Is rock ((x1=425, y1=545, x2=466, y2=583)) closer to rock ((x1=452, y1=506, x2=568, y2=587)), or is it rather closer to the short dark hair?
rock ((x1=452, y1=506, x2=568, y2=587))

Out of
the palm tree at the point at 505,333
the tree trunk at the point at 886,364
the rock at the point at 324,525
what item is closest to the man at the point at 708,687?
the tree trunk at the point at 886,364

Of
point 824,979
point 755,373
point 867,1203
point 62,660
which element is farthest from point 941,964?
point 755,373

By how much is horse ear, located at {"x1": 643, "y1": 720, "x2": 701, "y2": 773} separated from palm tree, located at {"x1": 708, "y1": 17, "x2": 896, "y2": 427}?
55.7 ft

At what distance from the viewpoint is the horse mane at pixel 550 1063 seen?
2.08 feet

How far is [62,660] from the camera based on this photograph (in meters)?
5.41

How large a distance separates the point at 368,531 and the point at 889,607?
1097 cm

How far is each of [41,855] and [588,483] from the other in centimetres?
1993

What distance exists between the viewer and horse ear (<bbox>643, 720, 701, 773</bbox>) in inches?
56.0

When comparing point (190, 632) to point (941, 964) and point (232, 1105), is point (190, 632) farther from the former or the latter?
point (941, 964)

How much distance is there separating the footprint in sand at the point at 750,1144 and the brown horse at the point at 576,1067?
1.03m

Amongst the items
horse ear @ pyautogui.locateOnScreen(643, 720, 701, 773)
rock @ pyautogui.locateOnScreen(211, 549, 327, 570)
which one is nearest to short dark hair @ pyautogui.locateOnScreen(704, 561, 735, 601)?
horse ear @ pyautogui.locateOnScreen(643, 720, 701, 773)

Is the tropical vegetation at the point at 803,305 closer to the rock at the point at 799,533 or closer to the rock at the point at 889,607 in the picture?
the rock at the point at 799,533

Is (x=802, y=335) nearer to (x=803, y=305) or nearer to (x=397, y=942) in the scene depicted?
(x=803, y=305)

============

### Written task
Go through the listing and print each line exactly as it appears.

### Response
Is rock ((x1=425, y1=545, x2=466, y2=583)) closer to rock ((x1=452, y1=506, x2=568, y2=587)), or is it rather closer to the short dark hair?
rock ((x1=452, y1=506, x2=568, y2=587))

Out of
the palm tree at the point at 505,333
the tree trunk at the point at 886,364
the rock at the point at 324,525
what item is closest to the man at the point at 708,687?
the tree trunk at the point at 886,364

Of
point 824,979
point 755,373
point 867,1203
point 62,660
which element is farthest from point 941,964?
point 755,373

By how much is horse ear, located at {"x1": 643, "y1": 720, "x2": 701, "y2": 773} separated from palm tree, located at {"x1": 708, "y1": 17, "x2": 896, "y2": 427}?
55.7 ft

At what distance from the viewpoint is the horse mane at pixel 550 1063 seen?
2.08 feet

How far is [62,660] from the camera based on this photograph (in meters)?
5.41

How large a distance separates the point at 368,531 and the point at 889,607?
1097 cm

How far is each of [41,855] and [588,483] from the other in centimetres?
1993

What distance exists between the viewer and horse ear (<bbox>643, 720, 701, 773</bbox>) in inches?
56.0

When comparing point (190, 632) to point (941, 964) and point (232, 1105), is point (190, 632) farther from the former or the latter?
point (941, 964)

How much distance is there separating the footprint in sand at the point at 750,1144 and the brown horse at the point at 576,1067?
1.03m

Amongst the items
horse ear @ pyautogui.locateOnScreen(643, 720, 701, 773)
rock @ pyautogui.locateOnScreen(211, 549, 327, 570)
which one is nearest to short dark hair @ pyautogui.locateOnScreen(704, 561, 735, 601)?
horse ear @ pyautogui.locateOnScreen(643, 720, 701, 773)

Is the tropical vegetation at the point at 803,305 closer to the rock at the point at 799,533 or closer to the rock at the point at 889,607 in the picture?
the rock at the point at 799,533

Is (x=802, y=335) nearer to (x=803, y=305) or nearer to (x=397, y=942) in the scene depicted?
(x=803, y=305)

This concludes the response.